Allow me demonstrate.
The Quran allows men up to four wives – provided
they can all be treated equally – and after Khadija’s death, Muhammad had nine
simultaneous wives, far exceeding the limit. However, opponents of polygyny
would point out that by allowing only
four wives, the Quran actually limited
the previously unregulated practice of polygyny. Furthermore, the Quran permits
multiple wives only if the husband
can treat them all equally, with the injunction that no matter how one tries it
is impossible to treat multiple wives equally, implying that monogamy is
preferable. As for the prophet’s example: monogamy advocates would point out
that the long monogamous marriage to Khadija was clearly his preference, and
his polygynous marriages in Medina were to cement political alliances.
Like Khadija, Muhammad’s wives in
Medina played an active role in his life and community, from leading prayers,
to going into battle, to helping fund the community (Sawda, one of his wives,
was a gifted leather-maker), to giving Muhammad counsel and debating with him.
The most famous and controversial
of these wives was Aisha, Muhammad’s favorite. The daughter of Muhammad’s
friend and successor, Abu Bakr, Aisha may or may not have been a child when she
married Muhammad (depends on who you ask). She was the only of Muhammad’s wives
to have never been married to anyone else, and to never have had any children
of her own. Although much younger than Muhammad (whether she was a child or
not) Aisha and Muhammad clearly shared a mutual fondness, and hadith show
Aisha’s willingness to challenge, and even play pranks on the Prophet. Because
Aisha was very much Muhammad’s companion during the years in Medina, she is
also the originator of many hadith – stories of things the Prophet said and did
that are used to set an example for Muslims of how to live their lives. Aisha
continued to play an important role in the young Muslim community, even after
Muhammad’s death.
The years after Muhammad’s death
were fractious for the Ummah. When Muhammad died, the prophecy died with him.
Muslims consider him to be a seal on the prophecies of God: there will be no
prophets after Muhammad. However, Muhammad was also the political and spiritual
leader of the community, and left behind no clear instructions about who should
succeed him in this role, leading to a fundamental divide that still exists in
Islam between the Sunni and the Shi’a. Two women found themselves at the center
of this divide: Muhammad’s widow, Aisha, and his daughter, Fatima.

------------

Return the part of the excerpt about Muhammad's wives that runs between "The years after" and "his daughter, Fatima.", inclusive. Rely only on the excerpt about Muhammad's wives.

------------

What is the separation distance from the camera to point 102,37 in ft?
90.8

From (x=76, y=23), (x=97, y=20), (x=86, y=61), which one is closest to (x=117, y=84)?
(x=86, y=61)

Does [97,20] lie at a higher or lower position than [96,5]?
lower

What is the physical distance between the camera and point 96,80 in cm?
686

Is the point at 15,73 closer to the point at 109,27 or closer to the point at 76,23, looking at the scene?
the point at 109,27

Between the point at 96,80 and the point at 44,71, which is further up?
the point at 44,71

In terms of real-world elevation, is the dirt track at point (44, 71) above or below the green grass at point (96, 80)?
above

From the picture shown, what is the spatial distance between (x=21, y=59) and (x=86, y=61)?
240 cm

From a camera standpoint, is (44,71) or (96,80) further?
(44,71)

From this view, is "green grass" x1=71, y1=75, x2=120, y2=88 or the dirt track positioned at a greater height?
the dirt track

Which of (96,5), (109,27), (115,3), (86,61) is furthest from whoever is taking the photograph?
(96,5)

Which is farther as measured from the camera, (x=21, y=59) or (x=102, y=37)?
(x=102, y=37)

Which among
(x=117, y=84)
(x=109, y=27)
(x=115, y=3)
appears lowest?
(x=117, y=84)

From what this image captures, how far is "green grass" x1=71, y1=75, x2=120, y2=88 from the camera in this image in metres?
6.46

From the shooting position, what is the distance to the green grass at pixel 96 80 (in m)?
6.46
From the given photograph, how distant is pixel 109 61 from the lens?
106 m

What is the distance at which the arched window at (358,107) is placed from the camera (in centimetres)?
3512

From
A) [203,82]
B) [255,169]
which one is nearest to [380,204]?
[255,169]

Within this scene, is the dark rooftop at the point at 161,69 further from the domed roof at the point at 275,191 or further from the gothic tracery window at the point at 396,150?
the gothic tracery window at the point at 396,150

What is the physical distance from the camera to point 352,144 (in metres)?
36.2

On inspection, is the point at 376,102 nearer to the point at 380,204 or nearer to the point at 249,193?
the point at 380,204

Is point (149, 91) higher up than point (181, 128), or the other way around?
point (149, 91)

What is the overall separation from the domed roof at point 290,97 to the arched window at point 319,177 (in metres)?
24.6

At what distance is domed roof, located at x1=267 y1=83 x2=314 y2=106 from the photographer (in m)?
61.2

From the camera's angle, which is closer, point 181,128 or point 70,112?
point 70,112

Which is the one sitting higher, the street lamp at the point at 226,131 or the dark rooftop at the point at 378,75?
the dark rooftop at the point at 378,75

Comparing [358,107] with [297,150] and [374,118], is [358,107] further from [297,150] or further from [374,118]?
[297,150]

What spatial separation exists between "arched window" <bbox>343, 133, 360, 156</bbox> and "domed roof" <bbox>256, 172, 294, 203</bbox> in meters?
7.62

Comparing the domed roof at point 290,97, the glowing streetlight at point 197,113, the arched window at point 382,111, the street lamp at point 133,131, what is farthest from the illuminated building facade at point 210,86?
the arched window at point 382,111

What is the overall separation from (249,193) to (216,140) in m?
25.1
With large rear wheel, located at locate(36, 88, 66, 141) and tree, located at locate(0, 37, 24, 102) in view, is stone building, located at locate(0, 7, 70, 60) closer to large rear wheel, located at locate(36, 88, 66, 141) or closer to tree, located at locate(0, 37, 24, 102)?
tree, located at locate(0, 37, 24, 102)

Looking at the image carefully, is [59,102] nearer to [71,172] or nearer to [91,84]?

------------

_Full solution_:
The years after Muhammad’s death
were fractious for the Ummah. When Muhammad died, the prophecy died with him.
Muslims consider him to be a seal on the prophecies of God: there will be no
prophets after Muhammad. However, Muhammad was also the political and spiritual
leader of the community, and left behind no clear instructions about who should
succeed him in this role, leading to a fundamental divide that still exists in
Islam between the Sunni and the Shi’a. Two women found themselves at the center
of this divide: Muhammad’s widow, Aisha, and his daughter, Fatima.